HOUSTON, which was the second feature length film by this 44-year-old director from the Westerwald, follows a lonely man at the top of his career on a perilous downward spiral. Alongside this character study, the story’s setting and visual approach provide a critical analysis of our international business world with English as its operating language, with its clever headhunter tricks and traps and with its high-stakes pressure experienced by all involved. Günther completed his studies in Direction at the German Film and Television Academy Berlin with his award-winning short film END OF A TRIP in 2005. However, the first ideas for HOUSTON came from his second home: the reserved director has lived for several years with his American wife and their son alternately in Texas and Berlin.
Günther is in post-production on what is now his fourth feature film. Once again, it is set in Texas, this time with an exclusively American cast. “It is true that there is a vast gap between rich and poor all over the world,” admits Günther. But this story is inspired by a so-called “touch the car” contest that took place in East Texas. In this competition, put on as a promotional event for a car dealership, people stand around a car and touch it with one hand for days on end until the last one touching the vehicle wins it. “The extreme poverty in the Deep South (US) predestines the region for this kind of story. Having such limited options can lead to desperation – and people who will clutch at that sort of opportunity,” explains the filmmaker.

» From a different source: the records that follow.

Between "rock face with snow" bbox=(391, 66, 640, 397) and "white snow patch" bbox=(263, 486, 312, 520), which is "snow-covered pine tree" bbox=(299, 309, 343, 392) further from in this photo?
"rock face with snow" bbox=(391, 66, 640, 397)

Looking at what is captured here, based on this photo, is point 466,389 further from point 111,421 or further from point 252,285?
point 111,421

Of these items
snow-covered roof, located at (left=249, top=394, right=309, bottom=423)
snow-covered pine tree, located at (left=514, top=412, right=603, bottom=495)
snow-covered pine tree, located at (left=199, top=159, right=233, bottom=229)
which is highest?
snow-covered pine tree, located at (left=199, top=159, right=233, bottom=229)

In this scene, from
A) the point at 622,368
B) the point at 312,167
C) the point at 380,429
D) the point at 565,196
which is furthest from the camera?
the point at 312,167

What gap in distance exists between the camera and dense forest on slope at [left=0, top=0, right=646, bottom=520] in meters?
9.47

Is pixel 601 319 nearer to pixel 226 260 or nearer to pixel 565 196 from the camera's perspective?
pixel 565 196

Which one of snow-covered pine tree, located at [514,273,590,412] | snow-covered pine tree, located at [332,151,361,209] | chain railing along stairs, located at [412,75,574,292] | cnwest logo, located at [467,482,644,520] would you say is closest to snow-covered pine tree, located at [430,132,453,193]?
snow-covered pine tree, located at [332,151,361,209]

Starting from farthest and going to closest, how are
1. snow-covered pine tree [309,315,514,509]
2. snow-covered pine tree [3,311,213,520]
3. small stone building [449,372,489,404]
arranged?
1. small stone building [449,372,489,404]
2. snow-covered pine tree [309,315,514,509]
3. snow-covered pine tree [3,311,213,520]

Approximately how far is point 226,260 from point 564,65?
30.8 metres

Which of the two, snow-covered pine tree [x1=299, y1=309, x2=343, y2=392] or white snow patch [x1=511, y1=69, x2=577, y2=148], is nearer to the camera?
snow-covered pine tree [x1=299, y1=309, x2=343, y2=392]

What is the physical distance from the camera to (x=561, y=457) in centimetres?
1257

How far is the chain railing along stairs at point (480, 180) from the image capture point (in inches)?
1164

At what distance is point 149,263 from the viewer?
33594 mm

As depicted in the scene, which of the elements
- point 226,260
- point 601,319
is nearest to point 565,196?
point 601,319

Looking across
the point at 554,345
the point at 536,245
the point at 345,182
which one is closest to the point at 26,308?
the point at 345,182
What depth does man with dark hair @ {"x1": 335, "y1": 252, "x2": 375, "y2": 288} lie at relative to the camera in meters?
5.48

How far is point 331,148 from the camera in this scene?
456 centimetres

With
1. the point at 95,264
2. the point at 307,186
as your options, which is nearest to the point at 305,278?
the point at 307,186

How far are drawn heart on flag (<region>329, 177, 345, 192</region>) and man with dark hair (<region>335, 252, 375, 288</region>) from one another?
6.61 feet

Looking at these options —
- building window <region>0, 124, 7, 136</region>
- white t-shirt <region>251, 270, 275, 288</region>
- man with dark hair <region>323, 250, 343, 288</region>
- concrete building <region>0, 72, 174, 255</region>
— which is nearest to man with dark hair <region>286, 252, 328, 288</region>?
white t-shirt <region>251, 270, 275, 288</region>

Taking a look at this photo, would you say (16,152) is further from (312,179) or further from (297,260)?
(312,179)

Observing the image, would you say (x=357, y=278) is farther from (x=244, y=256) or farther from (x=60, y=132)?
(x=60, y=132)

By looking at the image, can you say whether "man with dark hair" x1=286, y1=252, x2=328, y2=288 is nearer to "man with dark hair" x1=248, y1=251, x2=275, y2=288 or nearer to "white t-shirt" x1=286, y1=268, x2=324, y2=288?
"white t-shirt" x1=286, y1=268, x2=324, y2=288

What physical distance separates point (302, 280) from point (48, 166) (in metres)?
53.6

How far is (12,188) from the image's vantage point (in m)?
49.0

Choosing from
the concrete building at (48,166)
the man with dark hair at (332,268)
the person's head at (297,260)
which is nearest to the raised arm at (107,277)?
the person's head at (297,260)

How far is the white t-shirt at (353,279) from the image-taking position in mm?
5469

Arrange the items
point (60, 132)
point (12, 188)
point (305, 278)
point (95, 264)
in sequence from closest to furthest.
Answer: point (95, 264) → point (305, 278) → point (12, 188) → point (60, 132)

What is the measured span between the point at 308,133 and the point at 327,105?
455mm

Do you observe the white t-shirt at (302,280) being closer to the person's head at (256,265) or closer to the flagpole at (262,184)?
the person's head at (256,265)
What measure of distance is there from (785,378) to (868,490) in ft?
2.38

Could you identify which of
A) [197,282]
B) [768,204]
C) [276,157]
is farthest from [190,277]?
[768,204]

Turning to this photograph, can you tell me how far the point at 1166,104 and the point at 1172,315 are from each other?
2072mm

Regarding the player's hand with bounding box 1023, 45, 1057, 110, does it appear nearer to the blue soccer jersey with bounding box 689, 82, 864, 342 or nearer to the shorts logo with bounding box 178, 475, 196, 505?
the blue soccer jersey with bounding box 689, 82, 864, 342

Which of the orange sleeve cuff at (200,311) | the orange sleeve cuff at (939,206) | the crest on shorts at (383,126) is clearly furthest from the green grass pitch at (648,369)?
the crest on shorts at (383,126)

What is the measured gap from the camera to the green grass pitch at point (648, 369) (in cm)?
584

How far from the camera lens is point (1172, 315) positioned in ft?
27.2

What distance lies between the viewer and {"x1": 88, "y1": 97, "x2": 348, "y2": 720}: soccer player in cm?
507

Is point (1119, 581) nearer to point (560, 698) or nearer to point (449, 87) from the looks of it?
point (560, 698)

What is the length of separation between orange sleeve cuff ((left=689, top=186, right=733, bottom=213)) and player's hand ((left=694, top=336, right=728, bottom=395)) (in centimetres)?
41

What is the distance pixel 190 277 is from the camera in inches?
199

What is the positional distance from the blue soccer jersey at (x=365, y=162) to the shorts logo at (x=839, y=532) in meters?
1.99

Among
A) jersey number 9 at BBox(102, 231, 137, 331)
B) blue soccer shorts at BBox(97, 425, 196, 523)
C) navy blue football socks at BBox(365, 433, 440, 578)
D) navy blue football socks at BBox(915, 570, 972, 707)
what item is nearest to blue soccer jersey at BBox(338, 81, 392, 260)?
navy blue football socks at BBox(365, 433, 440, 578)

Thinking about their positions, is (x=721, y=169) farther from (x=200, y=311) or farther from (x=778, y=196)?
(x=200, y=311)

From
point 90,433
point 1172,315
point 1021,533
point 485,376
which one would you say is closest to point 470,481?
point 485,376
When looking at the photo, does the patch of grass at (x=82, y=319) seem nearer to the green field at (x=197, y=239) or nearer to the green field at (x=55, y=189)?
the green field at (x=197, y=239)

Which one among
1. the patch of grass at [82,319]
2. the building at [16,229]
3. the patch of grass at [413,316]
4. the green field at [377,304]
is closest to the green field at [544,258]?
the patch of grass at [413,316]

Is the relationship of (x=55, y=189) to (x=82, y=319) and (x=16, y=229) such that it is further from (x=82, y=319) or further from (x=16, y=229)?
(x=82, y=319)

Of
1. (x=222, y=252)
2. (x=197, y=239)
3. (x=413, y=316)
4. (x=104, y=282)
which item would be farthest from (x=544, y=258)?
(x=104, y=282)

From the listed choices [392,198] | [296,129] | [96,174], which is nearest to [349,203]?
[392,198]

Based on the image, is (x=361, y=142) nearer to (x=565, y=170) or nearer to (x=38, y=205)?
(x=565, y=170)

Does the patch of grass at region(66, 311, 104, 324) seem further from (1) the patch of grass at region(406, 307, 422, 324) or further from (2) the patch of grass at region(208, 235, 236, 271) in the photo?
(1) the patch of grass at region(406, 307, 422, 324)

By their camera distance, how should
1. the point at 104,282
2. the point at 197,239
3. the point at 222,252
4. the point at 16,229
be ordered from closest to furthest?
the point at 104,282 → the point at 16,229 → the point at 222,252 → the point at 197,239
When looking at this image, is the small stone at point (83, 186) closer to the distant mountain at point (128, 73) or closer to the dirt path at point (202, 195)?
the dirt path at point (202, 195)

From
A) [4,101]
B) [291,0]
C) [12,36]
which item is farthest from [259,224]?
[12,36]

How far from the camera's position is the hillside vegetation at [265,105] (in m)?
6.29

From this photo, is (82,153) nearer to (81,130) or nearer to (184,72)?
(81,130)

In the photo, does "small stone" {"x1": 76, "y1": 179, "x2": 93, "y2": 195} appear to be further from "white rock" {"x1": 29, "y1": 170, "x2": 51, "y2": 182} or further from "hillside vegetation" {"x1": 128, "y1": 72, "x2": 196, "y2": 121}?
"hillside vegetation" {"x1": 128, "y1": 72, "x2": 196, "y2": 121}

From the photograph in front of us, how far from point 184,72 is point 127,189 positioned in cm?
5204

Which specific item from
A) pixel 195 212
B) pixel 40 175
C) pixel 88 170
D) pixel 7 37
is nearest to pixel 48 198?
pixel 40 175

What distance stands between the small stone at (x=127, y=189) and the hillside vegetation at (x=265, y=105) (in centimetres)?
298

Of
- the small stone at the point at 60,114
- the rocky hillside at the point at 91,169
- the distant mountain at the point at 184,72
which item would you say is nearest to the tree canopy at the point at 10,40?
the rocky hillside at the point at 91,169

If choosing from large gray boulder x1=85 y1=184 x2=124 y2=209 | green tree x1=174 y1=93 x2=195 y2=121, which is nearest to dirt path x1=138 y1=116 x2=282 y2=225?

Once again, the story of these characters will not follow customary narrative structures. Günther has shaped the story into three parts, each one with a different time and perspective – and visual approach. “I’m interested in new or unusual structures,” Günther says. “Of course there’s curiosity and an interest in challenging the viewers. But even if it means breaking from the safe environment of a classical narrative arc, it’s the story that always determines the structure.”
His aesthetically arresting early works are defined by long, poetic takes – in addition to HOUSTON and END OF A TRIP, these include the road movie AUTOPILOTS and the hybrid docu-feature film CALIFORNIA CITY. None of them follow narrative conventions. “Maybe their narrative approach is more European,” says Günther, even if both HOUSTON and CALIFORNIA CITY take place in the US. In any case, “Film doesn’t stop at a national border. It would be nice,” says the director, “if you could throw these cinematic classifications – German or American, or indeed the genre concept – right out the window.”
Günther understands well that the dominance of blockbusters in both the US and Europe – where arthouse is regarded as niche cinema despite successes such as TONI ERDMANN or LA GRANDE BELLEZZA – means that his films, along with all indies, may take meandering paths to find their audience. Films like Günther’s in which characterization and pace deviate from the mainstream, that incorporate setting symbiotically into the hero’s inner development, are rare among productions based around the convention of a hero on a heroic trip. In 2015 for the German TV crime series TATORT, Günther was bold enough to conceive of a cunning, circular film-within-a-film structure with the “real” police inspector and his “real” actor, whereby the characters are repeatedly revealed as film characters themselves. The playful film created a sensation in the media and controversy around the “rules” for this traditional German show which has been on the air for almost 50 years.
Günther’s films revolve around characters whose choices reflect larger social conflicts and systems, worlds both within and beyond our control. His recently completed “touch the car” drama paints an ambivalent picture of American success. In it, poor people are clearly exploited for the purpose of entertainment. He posits that some viewers won’t be wild about a German making a film that is critical of their country. Many of the actors, however, found that the competition reflects the situation in their homeland. “In the US, as everywhere, artists are sensitive and often politically progressive,” says Günther. “They’re open to such stories.”
In terms of language, working with native English speakers wasn’t a problem for the German director. Even the lead actress Carrie Preston, who played the outspoken Southern belle Arlene Bellefleur in Alan Ball’s parable about homophobia TRUE BLOOD and won an Emmy for her role on THE GOOD WIFE, was impressed by the scripted dialogue. The new film’s lead actor Joe Cole, well-known from PEAKY BLINDERS and A PRAYER BEFORE DAWN, retooled his British accent to become Texan with the help of a dialect coach. Cole stayed in the role during the breaks in shooting, Günther recalls – Method Acting, in other words. So his method for this international production was as typically American as the small Southern town where it is set.